• [Document text]
= = = =

This is not a story about a Red Scare. It has a political component but, in the early stages, it seems more like a story about immigrant Chinese families trying to find opportunity and a better way of life in a small Amazonian country of half a million people, the former Dutch terrority now known as Suriname. That said, events took a familiar turn on my second day of reporting.

On the first day, Harvey, my Surinamese-Creole fixer/friend, and I went to a new Chinese market where in July 2011 I had photographed Chinese construction workers building in the center of the capital, Paramaribo. To be specific, these are not descendants of colonial-era immigrants—Surinamese-Chinese, Cantonese and Hakka—but recent immigrants from all over the vast People's Republic of China (PRC). A U.S. Embassy memo dated April 2007 and leaked by Wikileaks states that "large groups of Chinese enter the country via the western border with Guyana and receive driver's licenses, official documents and employment upon arrival through semi-legal or illegal channels. Unable to pay debts, they are de facto indentured labor, bonded to the organizations that brought them to Suriname."

And Radio Nederland quoted this leaked U.S. Embassy report from Wikileaks: "A 'reliable source' reported in 2004 that a delegation of the Chinese parliament during a visit to Suriname has examined the possibility of migration of thousands of Chinese to Suriname."

The presence of Chinese immigration is unmistakable. The only other immigrant group, which pales in comparison in the capital, would be Brazilians, whose country shares a border making entry logistics and cost immeasurably easier. According to World Bank figures, the annual per capita income in China is $4,260. With the sizeable gap between rich and poor there, rural migrants earn considerably less. Still, using the World Bank figure, an air ticket would take about 40 percent of the average Chinese person's income.

When I had photographed the construction of this market last July, not only was I surprised to see a large number of people from the PRC, but I was surprised to find Chinese labor widely used in a country known for cheap labor. In the market, we met a man I had also photographed at a different Chinese market, Mr. Ling, who suggested we drive west of Paramaribo to find some farms where produce is grown.

The first such Chinese agricultural operation was a small poultry farm across the street from a market in a predominantly Hindustani district. (South Asian Indian people are still referred to as Hindustani in Suriname.)

= = = =

• [Provided data]

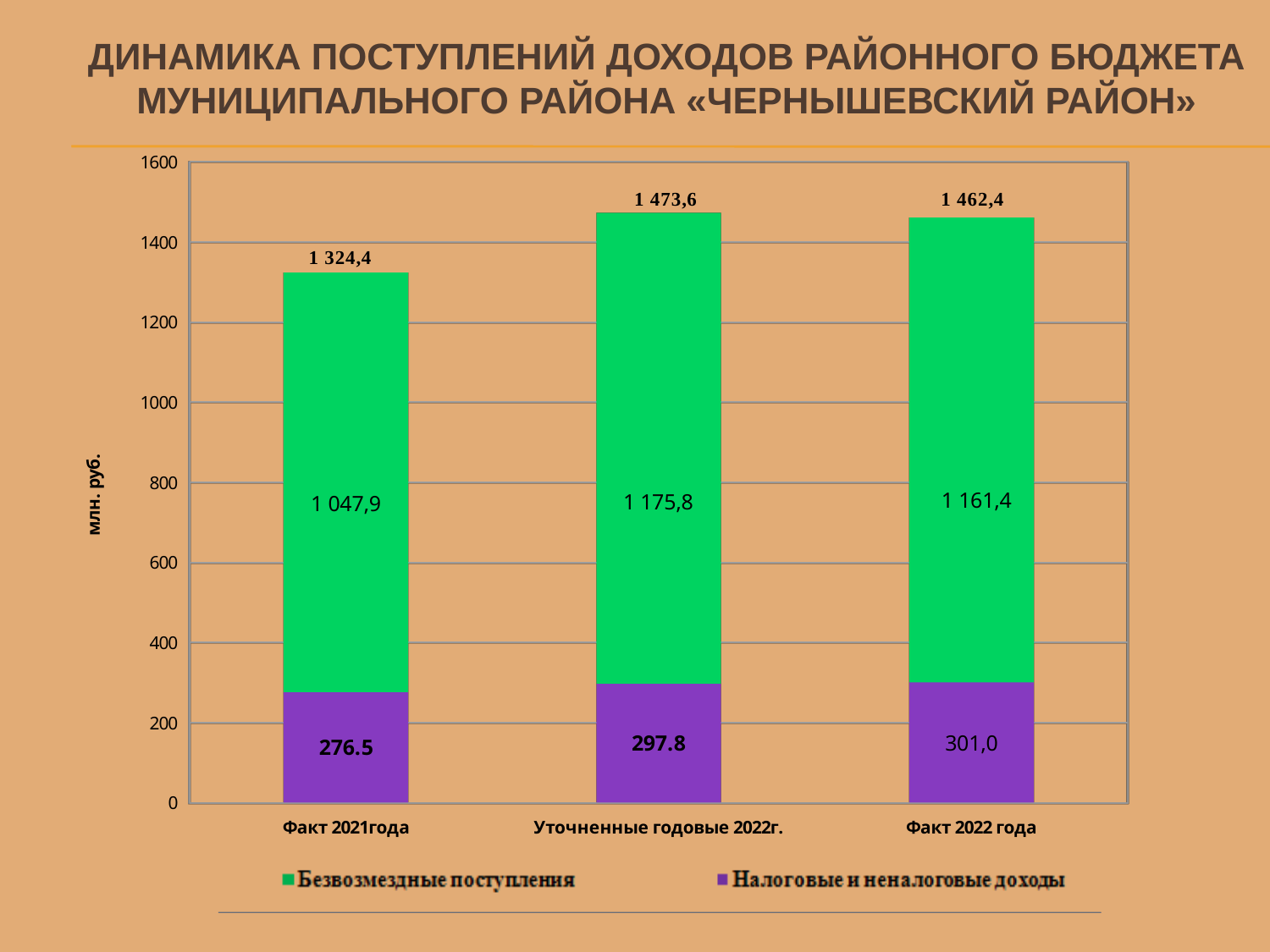
Which colour represents Безвозмездные поступления in the chart? Green How many categories are shown on the x axis? 3 Which category has the lowest value for Безвозмездные поступления? Факт 2021года Which category has the highest total? Уточненные годовые 2022г. How many series does the legend list? 2 What type of chart is shown on the slide? Stacked bar chart What is the value of Налоговые и неналоговые доходы for Факт 2022 года? 301,0 What is the difference between the totals for Уточненные годовые 2022г. and Факт 2022 года? 11,2 What is the value of Безвозмездные поступления for Уточненные годовые 2022г.? 1 175,8 What is the value of Налоговые и неналоговые доходы for Факт 2021года? 276.5 Is the value of Безвозмездные поступления for Факт 2021года greater or less than 1000? greater What is the total of the stacked bar for Факт 2022 года? 1 462,4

= = = =

• [Tasks to carry out]
- A) Rewrite the passage of the article on Chinese immigrants in Suriname that opens with "This is not" and closes with "day of reporting.", swapping "Amazonian" for "South American".
- B) Carry on the article on Chinese immigrants in Suriname from the point where it stops.
The material after the text is not needed here.

• [Exercise results]
- A)
This is not a story about a Red Scare. It has a political component but, in the early stages, it seems more like a story about immigrant Chinese families trying to find opportunity and a better way of life in a small South American country of half a million people, the former Dutch terrority now known as Suriname. That said, events took a familiar turn on my second day of reporting.

- B)
Two men from Zhejiang Province, south of Shanghai and famous for the historic city of Hangzhou, were tending to ducks that would eventually be sold as Peking duck in local Chinese markets. The odor from the droppings inside the covered enclosures was almost unbearable. Outside, a duck had drowned in a pond and had been left there. My pointing out the dead duck, which could poison the water, was met with a shrug. We progressed to where the men lived in utter squalor, with standing water infiltrating their sheet metal and wood dormitory shack. Malaria and dengue fever-bearing mosquitoes would find perfect breeding grounds there.

Further back along the road toward the capital, another immigrant family lived in a similar shack behind a Hindustani family's freshly painted, reinforced concrete home. Their living conditions and farmland were far more hygienic. Mr. Ong and his wife were from "Shanghai"--or the vicinity, as Chinese assume that a foreigner would not recognize village names. Mr. Ong was pleasant and outgoing and spoke the local lingua-franca, Suriname Tongo. Harvey could act as translator between Mr. Ong and me.

Mr. Ong cultivated a variety of greens native to China as well as mustard seed and various green beans. He has lived in Suriname for seven years, clearly loves the country, and takes satisfaction from farming.

Delano: "Mr. Ong, why do you love it in Suriname?"

Mr. Ong: "The reason I love Suriname is because of the weather. It is not cold (in winter) like China. You can work in the sun and only wear a shirt, and you won't get cold."

Delano: "Do you want to return to China or stay permanently in Suriname?"

Mr. Ong: "Right now, I want to remain in Suriname, but I do not know right now if I am going to return to China."

The interview went so well and Mr. Ong's Suriname Tango was so fluent that I decided to return the next day to continue the conversation. As I began to ask if he were willing to act as a hired Mandarin language translator, it was obvious that Mrs. Ong was none too pleased with Mr. Ong for having spoken so frankly with strangers the day before. Her demeanor betrayed her misgivings as she told me that she had feared I was some "inspector" for the "government." Trying to allay her fears, I shared with her my modest knowledge of the Chinese writing system, the language and knowledge of her hometown, but it was made clear that a foreigner and his camera were no longer welcome. This was hardly surprising. A foreigner toting a camera is shooed away in China with the regularity with which one could set a clock.

Not wanting to disturb the Ongs, we returned to the poultry farm a short distance away. There Harvey and I learned that the market, which usually bears the owner's family name, was not owned by the Munca family. This became apparent as the worried Chinese female shopkeeper emerged immediately, met our car, and flashed agitated looks across the street toward the poultry farm. We entered anyway and returned to the squalid, flooded shack deep in the property where we were met by one of the men from Zhejiang. He informed Harvey in rudimentary Suriname Tango that the shopkeeper "owned" the property and that they rented it from her. He then walked away. Craning my neck back toward the car parked in front of the market, I could see her frantically waving us away. Our presence was no longer welcome.

Part of reportage is adjusting to quick changes and new revelations. In a conversation with de Ware Tijd newspaper staff writer, Eleazer Pross, I learned that an agreement signed December 2010 between the government of Suriname and the People's Republic of China was voted down by the legislature. China had offered $6 billion to build a railroad, or road (it was never clearly stated to the public which it was), and a deep sea harbor in Paramaribo. This would have opened up one of the world's largest untouched rainforest wildernesses to rapid encroachment along the path of the railroad/road. "The Chinese demands were basically too much. They basically demanded the entire (interior) forest (for logging) as compensation for building the road," said Pross.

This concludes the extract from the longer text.